Mein persönlicher Erfahrungsbericht zum Thema zeigt, dass es durchaus Lehrer/Schulen gibt, die dahingehend Nachholbedarf haben. An der Grundschule meines Sohnes war ich vor einem haben Jahr dabei, als ein gesundes Frühstück bereitet werden sollte. Es kamen ca. 20 Mütter, die nach lustigen Bildchen Melonenschiffchen, Spieße mit Wiener Würstchen, Trauben und Käse, belegte Brote (gefärbtes Weizenbrot getarnt als Vollkornbrot) mit Gesichtern aus Paprika usw zubereiten sollten. Danach wurde es den Kindern (1.-4. Klasse) einfach hingestellt. Die Meute kam und fiel drüber her. Nachher sah es aus wie auf dem Schlachtfeld. Insbesondere das "Vollkornbrot" blieb liegen. Teilweise wurde die Wurst vom Brot gegessen und der Rest blieb liegen.
Meine Kritikpunkte:
1. Muss das Essen unbedingt so aufwändig und unsinnig gestaltet werden? Insbesondere die Melone als Schiff war eine Heidenarbeit. Kann man Melone nicht einfach in Stücke schneiden?
2. Wiener Würstchen und dieses "Vollkornbrot" darf man wirklich nicht unbedingt als gesund bezeichnen. Das war für mich nicht unbedingt ein gesundes Frühstück.

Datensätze
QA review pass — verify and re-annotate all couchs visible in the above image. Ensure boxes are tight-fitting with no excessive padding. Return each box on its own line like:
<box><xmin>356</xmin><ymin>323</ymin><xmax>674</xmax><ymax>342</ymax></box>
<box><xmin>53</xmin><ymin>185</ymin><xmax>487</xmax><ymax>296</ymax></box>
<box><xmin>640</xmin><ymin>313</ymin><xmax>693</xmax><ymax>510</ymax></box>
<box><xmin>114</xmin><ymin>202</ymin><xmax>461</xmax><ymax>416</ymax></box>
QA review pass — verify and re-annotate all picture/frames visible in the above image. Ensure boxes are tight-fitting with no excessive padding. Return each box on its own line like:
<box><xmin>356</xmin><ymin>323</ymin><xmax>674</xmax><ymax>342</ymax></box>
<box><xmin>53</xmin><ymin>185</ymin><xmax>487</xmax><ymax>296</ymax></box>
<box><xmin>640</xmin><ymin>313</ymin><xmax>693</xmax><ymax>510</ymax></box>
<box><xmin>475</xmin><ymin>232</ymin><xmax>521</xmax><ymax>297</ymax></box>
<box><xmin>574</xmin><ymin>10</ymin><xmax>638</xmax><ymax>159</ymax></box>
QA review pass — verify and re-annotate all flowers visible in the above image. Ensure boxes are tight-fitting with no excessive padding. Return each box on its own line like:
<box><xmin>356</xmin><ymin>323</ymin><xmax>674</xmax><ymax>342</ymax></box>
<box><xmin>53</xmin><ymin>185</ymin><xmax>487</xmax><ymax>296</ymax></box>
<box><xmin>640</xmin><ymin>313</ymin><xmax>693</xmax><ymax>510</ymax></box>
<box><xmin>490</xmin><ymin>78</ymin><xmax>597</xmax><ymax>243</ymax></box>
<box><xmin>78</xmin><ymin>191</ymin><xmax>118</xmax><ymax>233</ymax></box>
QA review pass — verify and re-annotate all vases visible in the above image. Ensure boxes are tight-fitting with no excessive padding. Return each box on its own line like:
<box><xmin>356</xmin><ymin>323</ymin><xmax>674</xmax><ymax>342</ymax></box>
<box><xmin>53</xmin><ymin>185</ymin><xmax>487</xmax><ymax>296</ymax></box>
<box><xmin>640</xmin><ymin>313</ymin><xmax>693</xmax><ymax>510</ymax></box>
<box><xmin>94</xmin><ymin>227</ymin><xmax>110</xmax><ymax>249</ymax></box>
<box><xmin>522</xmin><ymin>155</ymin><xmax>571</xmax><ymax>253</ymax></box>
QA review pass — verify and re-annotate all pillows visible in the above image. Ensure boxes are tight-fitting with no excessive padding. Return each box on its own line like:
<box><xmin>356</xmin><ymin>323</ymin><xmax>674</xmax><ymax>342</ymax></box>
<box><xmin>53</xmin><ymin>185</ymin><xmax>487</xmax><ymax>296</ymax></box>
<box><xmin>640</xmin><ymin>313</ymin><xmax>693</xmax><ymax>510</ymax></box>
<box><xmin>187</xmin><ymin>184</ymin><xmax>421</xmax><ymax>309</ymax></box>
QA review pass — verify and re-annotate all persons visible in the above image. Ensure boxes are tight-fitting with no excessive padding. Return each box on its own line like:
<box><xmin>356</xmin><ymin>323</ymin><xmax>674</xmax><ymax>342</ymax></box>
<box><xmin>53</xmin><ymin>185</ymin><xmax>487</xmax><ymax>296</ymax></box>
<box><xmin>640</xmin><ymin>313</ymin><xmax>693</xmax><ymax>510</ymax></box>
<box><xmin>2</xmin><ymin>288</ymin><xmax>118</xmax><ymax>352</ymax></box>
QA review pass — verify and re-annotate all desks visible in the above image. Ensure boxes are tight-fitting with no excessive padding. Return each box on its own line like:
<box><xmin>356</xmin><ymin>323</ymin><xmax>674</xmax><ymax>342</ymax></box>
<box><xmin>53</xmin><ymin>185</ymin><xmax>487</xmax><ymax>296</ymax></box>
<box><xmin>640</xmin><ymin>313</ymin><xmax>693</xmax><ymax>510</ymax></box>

▸ Gelesenes anwenden:
1. Gib im Erfahrungsbericht zum gesunden Frühstück alles von „2. Wiener Würstchen“ bis hinunter zu „ein gesundes Frühstück.“ erneut wieder und tausche dabei „Wiener Würstchen“ gegen „Bratwürstchen“ aus.
2. Wie viele Mütter kamen laut dem Erfahrungsbericht zum gesunden Frühstück an die Grundschule?
3. Führe den Erfahrungsbericht zum gesunden Frühstück im Anschluss an seinen letzten Satz fort.
Das Material steht für sich und gehört nicht zum Erfahrungsbericht.

▸ Lösungen nach Nummer:
1.
2. Bratwürstchen und dieses "Vollkornbrot" darf man wirklich nicht unbedingt als gesund bezeichnen. Das war für mich nicht unbedingt ein gesundes Frühstück.

2. Es kamen etwa 20 Mütter.

3.
und das Wichtigste: 3. Warum haben die Kinder bei der Zubereitung nicht geholfen? Inzwischen gibt es Studien darüber, dass ein identisches Essen besser schmeckt, wenn man es selbst zubereitet hat. Stattdessen wurde den Kids das als Buffet hingestellt und unreflektiert "verfressen" (so sah es echt aus). Das Gemecker von: ich mag das nicht, ich mag jenes nicht, wie sieht das denn aus, das ist ja eklig, ich will nur Melone usw usf liegt mir heute noch in den Ohren. So bringt man den Kids jedenfalls nicht bei, wie man sich gesund ernährt. Da hat DIESE Schule in jedem Fall noch Nachholbedarf!
Da hat der KiGa mit den ganz Kleinen dieses Thema sehr viel besser hinbekommen.